─── Quoted text

This episode reflected political and ideological differences within the ruling military committees. Mengistu, a founder of the Seded group, was close to MEISON leaders and definitely opposed to the EPRP. Alemayheu and Moges, though, had been in contact with EPRP leaders in the middle of 1976. Only days before Mengistu’s February takeover, Gen. Teferi publicly called for a policy of widespread reconciliation, and pointedly refrained from castigating the EPRP. In the wake of Mengistu’s takeover, the full weight of state power was brought to bear against the EPRP, in the “red terror” campaign of 1977 and 1978. By the end of 1977, the EPRP had been made virtually impotent.

MEISON, its main rival, almost immediately thereafter fell afoul of the PMAC. With the EPRP for the most part out of the way, MEISON made it clear that it felt the time was ripe for greater civilian control of government. Most threatening to the PMAC was the MEISON campaign for control of the “peoples’ militia” then being formed. Some 150,000 men were in training at the Tatek militia camp near Addis in this period. Coming at the time of the Somali invasion of Ogaden, this particular initiative impressed the PMAC as dangerously “opportunistic.”

──────
─── Task material

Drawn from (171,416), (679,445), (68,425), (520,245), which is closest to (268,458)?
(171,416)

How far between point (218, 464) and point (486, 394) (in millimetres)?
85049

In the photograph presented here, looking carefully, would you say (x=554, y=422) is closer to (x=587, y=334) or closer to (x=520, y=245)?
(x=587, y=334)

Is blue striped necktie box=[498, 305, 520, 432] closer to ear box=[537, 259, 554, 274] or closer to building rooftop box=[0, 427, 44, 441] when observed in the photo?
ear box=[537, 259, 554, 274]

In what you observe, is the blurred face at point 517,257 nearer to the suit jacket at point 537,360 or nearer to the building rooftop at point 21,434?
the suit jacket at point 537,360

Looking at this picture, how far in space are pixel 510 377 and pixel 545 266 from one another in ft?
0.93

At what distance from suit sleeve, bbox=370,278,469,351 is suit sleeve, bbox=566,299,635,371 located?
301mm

──────

What is asked |
- 1) Output the records as a numbered list, omitting blank lines, covering everything from the line containing "In what you" down to the end of the records.
- 2) Write what comes next in the passage about the Ethiopian military rulers, the EPRP and MEISON, picking up after its final sentence.

Outputs for the tasks |
- 1)
1. In what you observe, is the blurred face at point 517,257 nearer to the suit jacket at point 537,360 or nearer to the building rooftop at point 21,434?
2. the suit jacket at point 537,360
3. Looking at this picture, how far in space are pixel 510 377 and pixel 545 266 from one another in ft?
4. 0.93
5. At what distance from suit sleeve, bbox=370,278,469,351 is suit sleeve, bbox=566,299,635,371 located?
6. 301mm

- 2)
Mengistu’s response to MEISON’s ambitions was swift. The regime disbanded the existing POMOA committee, a MEISON stronghold, and dismissed most of the lecturers at the political school, nearly all of whom were affiliated with MEISON. Mengistu set up a new political office committee composed of one representative from each of the five ostensibly pro-government organizations, which earlier in the year had come together in a somewhat fragile Union of Ethiopian Marxist-Leninists (EMALEBH). Within a month, MEISON responded to this threat to its hegemony by going underground. [4] But it moved too late. Most of its leadership were captured or killed. ECHAAT, essentially an offshoot of MEISON, was suspended for its “narrow nationalism” and its involvement with the Oromo Liberation Front. MALEREB also fell afoul of Seded and WAS in 1978 and it, too, fragmented and disappeared.

WAS and Seded, the two remaining organizations, were originally conceived as the civilian and military wings of a single movement by WAS founder Sennay Likke. If any of the existing organizations could have cooperated politically, it would seem to have been these two. But ideological differences — largely revolving around Ethiopia’s relations with the Soviet Union — gave rise to charges that WAS cadre had infiltrated Seded at the highest levels. WAS’ Maoist tendencies and its self-defined anti-revisionism clashed with the pro-Soviet leanings of the military leadership. Capt. Legesse Asfaw, for instance, chairman of PMAC’s military/political affairs committee after February 1977, had received political training in the USSR. The alliance on an official level grew steadily closer in 1977-1978, with the flood of Soviet military equipment to Ethiopia for the Ogaden campaign.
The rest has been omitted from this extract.